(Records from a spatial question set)
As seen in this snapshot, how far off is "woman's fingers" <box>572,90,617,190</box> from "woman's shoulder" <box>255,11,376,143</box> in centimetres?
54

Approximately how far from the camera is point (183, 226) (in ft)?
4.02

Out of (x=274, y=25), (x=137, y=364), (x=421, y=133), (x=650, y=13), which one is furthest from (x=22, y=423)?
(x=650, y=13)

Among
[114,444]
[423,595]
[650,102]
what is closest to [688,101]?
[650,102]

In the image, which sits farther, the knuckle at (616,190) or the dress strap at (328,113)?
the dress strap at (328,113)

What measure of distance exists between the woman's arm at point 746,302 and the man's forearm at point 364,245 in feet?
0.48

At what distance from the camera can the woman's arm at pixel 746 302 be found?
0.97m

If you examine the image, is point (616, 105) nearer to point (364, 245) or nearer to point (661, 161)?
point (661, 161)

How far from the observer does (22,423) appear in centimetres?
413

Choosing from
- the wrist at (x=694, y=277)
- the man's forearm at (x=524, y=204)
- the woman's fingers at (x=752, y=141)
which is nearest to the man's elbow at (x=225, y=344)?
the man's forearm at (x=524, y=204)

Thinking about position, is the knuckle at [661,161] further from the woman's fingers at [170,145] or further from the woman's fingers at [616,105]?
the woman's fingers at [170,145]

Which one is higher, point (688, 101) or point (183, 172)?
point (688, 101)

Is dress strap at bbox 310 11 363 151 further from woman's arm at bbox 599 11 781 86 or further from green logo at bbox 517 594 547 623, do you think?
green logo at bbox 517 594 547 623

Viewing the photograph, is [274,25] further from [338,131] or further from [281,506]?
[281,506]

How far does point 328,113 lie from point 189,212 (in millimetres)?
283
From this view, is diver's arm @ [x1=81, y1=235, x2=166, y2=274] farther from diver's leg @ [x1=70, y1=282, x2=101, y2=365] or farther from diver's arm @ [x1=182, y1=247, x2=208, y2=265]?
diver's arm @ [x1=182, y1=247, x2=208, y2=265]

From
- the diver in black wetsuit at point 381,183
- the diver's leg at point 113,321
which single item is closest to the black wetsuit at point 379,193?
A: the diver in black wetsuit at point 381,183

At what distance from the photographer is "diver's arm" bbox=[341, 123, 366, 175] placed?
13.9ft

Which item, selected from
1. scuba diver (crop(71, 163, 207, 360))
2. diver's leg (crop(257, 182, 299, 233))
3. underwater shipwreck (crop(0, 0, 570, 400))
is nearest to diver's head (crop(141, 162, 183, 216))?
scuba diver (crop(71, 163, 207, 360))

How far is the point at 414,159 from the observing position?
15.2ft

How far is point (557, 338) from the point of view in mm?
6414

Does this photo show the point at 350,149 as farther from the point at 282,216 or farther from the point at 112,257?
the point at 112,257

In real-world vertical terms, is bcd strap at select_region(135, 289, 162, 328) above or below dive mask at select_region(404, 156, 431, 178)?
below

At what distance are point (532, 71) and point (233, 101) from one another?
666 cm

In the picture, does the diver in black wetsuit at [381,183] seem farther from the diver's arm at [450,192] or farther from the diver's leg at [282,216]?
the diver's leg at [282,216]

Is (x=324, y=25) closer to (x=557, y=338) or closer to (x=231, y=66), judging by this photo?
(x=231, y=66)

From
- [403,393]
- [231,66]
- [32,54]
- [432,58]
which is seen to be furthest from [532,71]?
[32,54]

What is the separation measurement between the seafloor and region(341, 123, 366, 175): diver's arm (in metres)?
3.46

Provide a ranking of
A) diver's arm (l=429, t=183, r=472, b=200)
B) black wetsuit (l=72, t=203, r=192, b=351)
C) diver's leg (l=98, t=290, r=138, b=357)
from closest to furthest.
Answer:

- [Written task]: Can you rewrite all the rows above with "woman's arm" changed to "woman's upper arm" and everything else left as it is?

- [Exercise response]:
As seen in this snapshot, how far off is "woman's fingers" <box>572,90,617,190</box> from "woman's shoulder" <box>255,11,376,143</box> in centimetres?
54

Approximately how far from the camera is point (183, 226) (in ft)?
4.02

Out of (x=274, y=25), (x=137, y=364), (x=421, y=133), (x=650, y=13), which one is furthest from (x=22, y=423)?
(x=650, y=13)

Among
[114,444]
[423,595]
[650,102]
what is closest to [688,101]?
[650,102]

In the image, which sits farther, the knuckle at (616,190) or the dress strap at (328,113)?
the dress strap at (328,113)

What measure of distance exists between the woman's upper arm at point 746,302 and the man's forearm at point 364,245 in feet?
0.48

At what distance from the camera can the woman's upper arm at pixel 746 302 be found?
0.97m

If you examine the image, is point (616, 105) nearer to point (364, 245) or nearer to point (661, 161)?
point (661, 161)

How far from the observer does (22,423) appear in centimetres?
413

Choosing from
- the wrist at (x=694, y=277)
- the man's forearm at (x=524, y=204)
- the woman's fingers at (x=752, y=141)
which is nearest to the man's elbow at (x=225, y=344)?
the man's forearm at (x=524, y=204)

Thinking about position, is the knuckle at [661,161] further from the woman's fingers at [170,145] or further from the woman's fingers at [616,105]?
the woman's fingers at [170,145]

Which one is higher, point (688, 101) or point (183, 172)?
point (688, 101)

Is dress strap at bbox 310 11 363 151 further from woman's upper arm at bbox 599 11 781 86 or further from green logo at bbox 517 594 547 623, do you think?
green logo at bbox 517 594 547 623

Viewing the photograph, is [274,25] further from [338,131] or further from [281,506]?
[281,506]

How far does point 328,113 lie from point 189,212 (in millimetres)?
283
From this view, is diver's arm @ [x1=81, y1=235, x2=166, y2=274] farther from diver's leg @ [x1=70, y1=282, x2=101, y2=365] or farther from diver's arm @ [x1=182, y1=247, x2=208, y2=265]?
diver's arm @ [x1=182, y1=247, x2=208, y2=265]

From
- the diver in black wetsuit at point 381,183
- the diver's leg at point 113,321
which single item is closest to the black wetsuit at point 379,193?
A: the diver in black wetsuit at point 381,183

At what distance from the photographer is "diver's arm" bbox=[341, 123, 366, 175] placed?
13.9ft

Which item, selected from
1. scuba diver (crop(71, 163, 207, 360))
2. diver's leg (crop(257, 182, 299, 233))
3. underwater shipwreck (crop(0, 0, 570, 400))
is nearest to diver's head (crop(141, 162, 183, 216))?
scuba diver (crop(71, 163, 207, 360))

How far is the point at 414,159 from the observing position?
15.2ft

How far is point (557, 338) from the point of view in mm?
6414

Does this photo show the point at 350,149 as farther from the point at 282,216 or farther from the point at 112,257?
the point at 112,257

In real-world vertical terms, is bcd strap at select_region(135, 289, 162, 328) above or below dive mask at select_region(404, 156, 431, 178)?
below

At what distance are point (532, 71) and point (233, 101) from one another?
666 cm

In the picture, does the diver in black wetsuit at [381,183] seem farther from the diver's arm at [450,192] or farther from the diver's leg at [282,216]?
the diver's leg at [282,216]

Is (x=324, y=25) closer to (x=557, y=338) or closer to (x=231, y=66), judging by this photo?
(x=231, y=66)

From
- [403,393]
- [231,66]
- [32,54]
- [432,58]
which is seen to be furthest from [532,71]?
[32,54]

What is the separation measurement between the seafloor and region(341, 123, 366, 175): diver's arm (in metres)?
3.46

Provide a ranking of
A) diver's arm (l=429, t=183, r=472, b=200)
B) black wetsuit (l=72, t=203, r=192, b=351)
C) diver's leg (l=98, t=290, r=138, b=357)
from closest to furthest.
Answer:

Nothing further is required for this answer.